01/07/2021

Le baptême, un discours sur le divin

Pour deux baptêmes

Quand on se met à réfléchir à ce qu’est Dieu, la réflexion est vite périlleuse. On comprend que le philosophe soit insatisfait des racontars mythologiques, ait besoin de faire le tri. Historiquement, il semble avoir apporté un peu de clarté : Il vaut mieux dire que Dieu est bon plutôt que tout puissant ; la cause finale meut par amour.

Mais lorsqu’il s’agit d’élaborer à partir d’une table rase, on en vient à des élucubrations plus froides encore que la cause finale et ineptes. Il semble alors préférable d’en revenir aux histoires, de raconter des histoires, au risque de renouer avec le mythe : « même l’amour des mythes est, en quelque manière, amour de la sagesse ».

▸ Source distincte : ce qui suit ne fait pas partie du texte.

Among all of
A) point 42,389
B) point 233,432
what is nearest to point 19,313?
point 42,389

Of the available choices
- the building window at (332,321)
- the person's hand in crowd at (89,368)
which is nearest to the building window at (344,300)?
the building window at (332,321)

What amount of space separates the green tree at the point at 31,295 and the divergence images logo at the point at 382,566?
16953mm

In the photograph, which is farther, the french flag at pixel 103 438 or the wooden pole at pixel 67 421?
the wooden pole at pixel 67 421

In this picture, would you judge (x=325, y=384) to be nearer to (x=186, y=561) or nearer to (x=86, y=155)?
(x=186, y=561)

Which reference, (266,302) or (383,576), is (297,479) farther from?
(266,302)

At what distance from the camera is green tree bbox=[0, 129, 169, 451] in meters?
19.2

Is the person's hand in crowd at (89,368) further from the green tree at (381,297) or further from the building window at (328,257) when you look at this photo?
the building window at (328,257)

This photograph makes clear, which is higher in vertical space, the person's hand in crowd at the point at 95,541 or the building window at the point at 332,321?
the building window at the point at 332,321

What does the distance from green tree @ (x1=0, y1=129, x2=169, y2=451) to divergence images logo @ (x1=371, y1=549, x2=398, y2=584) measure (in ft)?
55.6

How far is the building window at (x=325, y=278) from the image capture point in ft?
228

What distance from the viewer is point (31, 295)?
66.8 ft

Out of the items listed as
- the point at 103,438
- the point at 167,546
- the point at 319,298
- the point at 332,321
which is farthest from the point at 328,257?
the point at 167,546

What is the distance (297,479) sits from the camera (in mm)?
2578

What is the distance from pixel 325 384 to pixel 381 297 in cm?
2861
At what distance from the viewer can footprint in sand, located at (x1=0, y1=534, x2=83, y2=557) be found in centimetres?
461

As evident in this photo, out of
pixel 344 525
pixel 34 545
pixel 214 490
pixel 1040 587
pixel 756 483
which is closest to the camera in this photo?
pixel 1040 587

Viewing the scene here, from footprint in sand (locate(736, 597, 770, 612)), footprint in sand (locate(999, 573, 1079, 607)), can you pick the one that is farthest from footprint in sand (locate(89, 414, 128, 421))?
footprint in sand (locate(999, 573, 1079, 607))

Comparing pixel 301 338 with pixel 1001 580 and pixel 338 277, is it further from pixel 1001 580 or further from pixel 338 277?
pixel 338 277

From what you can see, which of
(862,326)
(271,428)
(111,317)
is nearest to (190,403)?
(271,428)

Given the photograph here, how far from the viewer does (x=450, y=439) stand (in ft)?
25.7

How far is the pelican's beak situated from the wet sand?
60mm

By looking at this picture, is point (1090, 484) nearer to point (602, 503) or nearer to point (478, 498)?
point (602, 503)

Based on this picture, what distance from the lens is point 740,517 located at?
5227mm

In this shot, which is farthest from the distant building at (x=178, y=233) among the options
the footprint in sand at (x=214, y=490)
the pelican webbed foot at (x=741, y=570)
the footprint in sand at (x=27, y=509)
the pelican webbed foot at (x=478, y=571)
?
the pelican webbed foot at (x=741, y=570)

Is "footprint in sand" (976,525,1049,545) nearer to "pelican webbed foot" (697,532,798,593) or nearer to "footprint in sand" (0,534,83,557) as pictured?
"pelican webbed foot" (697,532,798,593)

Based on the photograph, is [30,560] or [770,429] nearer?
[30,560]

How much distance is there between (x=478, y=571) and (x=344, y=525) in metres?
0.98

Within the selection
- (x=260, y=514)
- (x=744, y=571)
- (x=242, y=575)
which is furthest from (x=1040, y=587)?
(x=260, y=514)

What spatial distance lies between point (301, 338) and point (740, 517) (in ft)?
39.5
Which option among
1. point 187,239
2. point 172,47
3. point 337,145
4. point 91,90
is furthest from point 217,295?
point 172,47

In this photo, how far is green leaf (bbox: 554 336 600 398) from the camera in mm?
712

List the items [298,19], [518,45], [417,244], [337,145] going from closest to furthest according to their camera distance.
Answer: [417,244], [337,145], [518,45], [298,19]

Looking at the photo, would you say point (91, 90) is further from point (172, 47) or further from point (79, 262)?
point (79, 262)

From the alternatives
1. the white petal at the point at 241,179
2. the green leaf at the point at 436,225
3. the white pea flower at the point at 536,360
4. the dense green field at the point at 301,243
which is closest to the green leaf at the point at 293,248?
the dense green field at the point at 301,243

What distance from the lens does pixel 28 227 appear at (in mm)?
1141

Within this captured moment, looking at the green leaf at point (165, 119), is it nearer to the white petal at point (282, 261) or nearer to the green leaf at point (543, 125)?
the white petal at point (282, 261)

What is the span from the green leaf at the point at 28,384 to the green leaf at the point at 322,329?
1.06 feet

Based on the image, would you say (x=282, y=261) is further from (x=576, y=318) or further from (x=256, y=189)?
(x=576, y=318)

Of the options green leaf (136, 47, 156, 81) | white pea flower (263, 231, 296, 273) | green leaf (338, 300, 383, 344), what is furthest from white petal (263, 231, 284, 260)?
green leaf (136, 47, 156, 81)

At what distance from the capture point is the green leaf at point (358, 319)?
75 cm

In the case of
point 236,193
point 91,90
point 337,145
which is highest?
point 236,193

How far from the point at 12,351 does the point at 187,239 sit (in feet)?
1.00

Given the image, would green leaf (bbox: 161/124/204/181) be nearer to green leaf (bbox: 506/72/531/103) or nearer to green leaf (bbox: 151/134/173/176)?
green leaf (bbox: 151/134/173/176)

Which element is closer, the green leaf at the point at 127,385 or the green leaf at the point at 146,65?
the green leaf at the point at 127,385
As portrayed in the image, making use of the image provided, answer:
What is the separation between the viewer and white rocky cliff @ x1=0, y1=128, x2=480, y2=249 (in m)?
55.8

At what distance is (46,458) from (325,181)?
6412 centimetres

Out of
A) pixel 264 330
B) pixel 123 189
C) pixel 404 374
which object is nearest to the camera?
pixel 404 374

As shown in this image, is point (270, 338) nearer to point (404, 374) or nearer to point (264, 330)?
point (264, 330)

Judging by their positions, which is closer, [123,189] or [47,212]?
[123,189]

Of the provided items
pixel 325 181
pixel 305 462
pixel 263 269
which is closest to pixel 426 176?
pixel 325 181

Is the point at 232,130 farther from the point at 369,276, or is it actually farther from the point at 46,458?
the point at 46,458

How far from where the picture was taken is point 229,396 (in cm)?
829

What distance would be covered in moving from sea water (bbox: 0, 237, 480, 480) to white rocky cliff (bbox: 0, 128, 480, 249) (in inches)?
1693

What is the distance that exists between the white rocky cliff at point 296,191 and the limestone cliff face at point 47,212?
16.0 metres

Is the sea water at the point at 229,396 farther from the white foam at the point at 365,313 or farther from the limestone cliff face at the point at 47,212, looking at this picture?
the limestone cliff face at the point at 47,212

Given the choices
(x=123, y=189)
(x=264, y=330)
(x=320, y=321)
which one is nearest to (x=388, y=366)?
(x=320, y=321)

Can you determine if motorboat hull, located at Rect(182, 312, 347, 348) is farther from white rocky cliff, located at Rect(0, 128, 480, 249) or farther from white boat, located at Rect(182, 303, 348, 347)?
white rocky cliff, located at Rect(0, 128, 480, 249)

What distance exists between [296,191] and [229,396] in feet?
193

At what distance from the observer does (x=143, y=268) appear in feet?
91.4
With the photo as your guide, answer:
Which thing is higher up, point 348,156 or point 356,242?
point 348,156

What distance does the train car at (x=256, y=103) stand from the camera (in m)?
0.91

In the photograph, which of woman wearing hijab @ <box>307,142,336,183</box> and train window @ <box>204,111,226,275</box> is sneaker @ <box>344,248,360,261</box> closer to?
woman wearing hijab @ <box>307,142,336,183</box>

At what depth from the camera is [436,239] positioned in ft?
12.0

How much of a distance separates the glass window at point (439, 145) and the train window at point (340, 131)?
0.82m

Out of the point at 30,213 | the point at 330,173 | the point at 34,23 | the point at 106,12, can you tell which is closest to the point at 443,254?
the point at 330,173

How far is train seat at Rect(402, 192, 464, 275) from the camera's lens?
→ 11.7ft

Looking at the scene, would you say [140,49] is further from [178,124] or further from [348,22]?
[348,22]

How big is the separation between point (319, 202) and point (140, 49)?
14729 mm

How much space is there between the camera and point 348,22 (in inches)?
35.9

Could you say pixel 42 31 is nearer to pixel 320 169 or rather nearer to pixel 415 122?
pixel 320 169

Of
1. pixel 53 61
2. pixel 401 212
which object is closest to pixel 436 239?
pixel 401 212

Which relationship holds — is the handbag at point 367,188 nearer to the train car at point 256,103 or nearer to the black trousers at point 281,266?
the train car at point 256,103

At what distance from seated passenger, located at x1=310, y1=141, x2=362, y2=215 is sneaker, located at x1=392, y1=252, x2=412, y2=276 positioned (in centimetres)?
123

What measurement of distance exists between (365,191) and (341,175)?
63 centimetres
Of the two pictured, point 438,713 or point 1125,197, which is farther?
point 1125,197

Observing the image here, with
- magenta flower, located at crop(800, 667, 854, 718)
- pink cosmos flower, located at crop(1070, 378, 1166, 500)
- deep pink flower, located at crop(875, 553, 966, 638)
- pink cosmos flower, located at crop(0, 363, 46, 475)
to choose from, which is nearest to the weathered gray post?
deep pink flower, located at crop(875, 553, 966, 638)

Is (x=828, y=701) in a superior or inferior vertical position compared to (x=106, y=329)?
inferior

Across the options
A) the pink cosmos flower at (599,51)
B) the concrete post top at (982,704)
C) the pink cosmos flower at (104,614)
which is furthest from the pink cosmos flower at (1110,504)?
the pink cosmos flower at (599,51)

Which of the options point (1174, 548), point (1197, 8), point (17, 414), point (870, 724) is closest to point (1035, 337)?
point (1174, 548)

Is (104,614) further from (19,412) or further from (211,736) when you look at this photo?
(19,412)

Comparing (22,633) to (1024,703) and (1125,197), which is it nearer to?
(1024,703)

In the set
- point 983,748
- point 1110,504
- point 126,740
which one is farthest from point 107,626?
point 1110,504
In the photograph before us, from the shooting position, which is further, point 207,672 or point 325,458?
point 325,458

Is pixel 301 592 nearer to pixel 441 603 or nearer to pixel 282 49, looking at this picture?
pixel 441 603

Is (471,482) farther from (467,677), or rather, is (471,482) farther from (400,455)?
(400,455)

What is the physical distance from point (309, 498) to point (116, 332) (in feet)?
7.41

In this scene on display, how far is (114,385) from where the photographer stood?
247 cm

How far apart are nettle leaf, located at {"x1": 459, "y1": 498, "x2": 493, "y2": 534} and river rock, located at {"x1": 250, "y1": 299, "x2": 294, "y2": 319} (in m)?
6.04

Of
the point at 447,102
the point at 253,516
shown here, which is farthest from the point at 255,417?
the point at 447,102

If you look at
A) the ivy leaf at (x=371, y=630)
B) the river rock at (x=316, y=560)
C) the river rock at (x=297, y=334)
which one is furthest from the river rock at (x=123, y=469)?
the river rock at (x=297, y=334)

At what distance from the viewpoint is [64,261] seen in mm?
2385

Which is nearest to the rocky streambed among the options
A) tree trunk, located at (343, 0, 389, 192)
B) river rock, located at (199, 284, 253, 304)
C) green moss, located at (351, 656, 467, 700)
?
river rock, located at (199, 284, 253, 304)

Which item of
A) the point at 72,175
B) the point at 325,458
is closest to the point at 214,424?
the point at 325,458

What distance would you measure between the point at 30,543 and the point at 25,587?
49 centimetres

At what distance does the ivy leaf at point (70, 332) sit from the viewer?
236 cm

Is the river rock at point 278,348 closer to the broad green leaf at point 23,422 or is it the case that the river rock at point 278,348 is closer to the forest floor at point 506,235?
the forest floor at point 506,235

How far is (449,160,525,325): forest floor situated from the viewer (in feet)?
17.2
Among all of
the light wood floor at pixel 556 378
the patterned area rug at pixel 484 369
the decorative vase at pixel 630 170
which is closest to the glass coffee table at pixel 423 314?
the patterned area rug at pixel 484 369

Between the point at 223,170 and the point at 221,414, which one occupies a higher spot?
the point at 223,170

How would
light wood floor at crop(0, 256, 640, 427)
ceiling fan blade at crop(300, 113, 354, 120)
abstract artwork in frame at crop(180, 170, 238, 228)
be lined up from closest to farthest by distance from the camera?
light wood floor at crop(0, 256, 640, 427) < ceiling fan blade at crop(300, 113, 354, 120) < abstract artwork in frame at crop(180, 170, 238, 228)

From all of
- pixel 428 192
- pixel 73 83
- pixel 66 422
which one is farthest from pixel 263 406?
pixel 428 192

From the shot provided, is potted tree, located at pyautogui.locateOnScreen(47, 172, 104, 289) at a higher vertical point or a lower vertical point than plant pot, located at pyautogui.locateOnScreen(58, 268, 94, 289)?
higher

« Le semeur sortit pour semer. » Laissons nous surprendre par le merveilleux ou l’étonnant. Existe-t-il un métier de semeur, de semeur professionnel ? Il n’existe que des gens qui consentent à semer pour récolter. On les appelle moissonneurs. Mais dans notre histoire (Mc 4, 1-9) il n’est pas question de moisson, seulement d'un semeur.

Pour un professionnel, le type n’est pas terrible. Il en met partout, même là où évidemment, rien ne pourra produire. La moisson ne semble vraiment pas son problème. Qui donc est-il celui qui n’est préoccupé que de semer ? La prodigalité, la gratuité, le don le caractérisent. Il ressemble à des parents, enfin pas n’importe lesquels. Il ressemble à l’amant ou l’ami, enfin pas n’importe lequel.

N’en a-t-on pas dit beaucoup sur Dieu avec cette histoire de rien du tout, qui n’a ni le sérieux du concept, ni le piquant des mœurs olympiennes ? Matthieu prend le temps de dire qu’il s’agit de la parabole du semeur. Pourtant notre lecture habituelle en fait la parabole des terrains, se débrouiller à être un bon terrain, parler de nous, et nous sommes forcément de ceux qui produisent, plutôt que de la prodigalité divine, passer à côté de Dieu.

Qu’il faille produire du fruit peut-être, encore que le collapse planétaire montre les limites, pour beaucoup incroyables, auquel mène la productivité. Et si nous nous étonnions, émerveillions de ce qu’il ‑ son nom n’est pas prononcé, histoire d’échapper au mythe ‑ n’existe qu’à s’offrir. Alors, nous serions au cœur de ce que nous célébrons, le baptême, le plongeon dans le don qui fait vivre, dans l’amour qui fait vivre.

Ces élévations mystiques manqueraient de pertinence et de justesse à ne pas transformer nos manières de penser, à ne pas nous convoquer à la conversion. C’est que l’amour comme don n’est réservé à personne mais s’offre à tous, ou plutôt est réservé à tous, chacun et ensemble, de sorte qu’il nous unit en un corps (1 Co 12, 12-13).

Si nous restons hermétiques aux discours sur le divin, nous pourrions au moins changer nos modes de vie, faire du don, semer, le règle de nos journées. Où l’on perçoit que finalement, il est plus facile de réciter un catéchisme que de laisser sa vie être changée par la logique du don, la logique évangélique. C’est pourtant bien dans la gratuité, dans la grâce que nous plongeons ces enfants. Ils ne pourront l’être que si nous nous mouillons avec eux.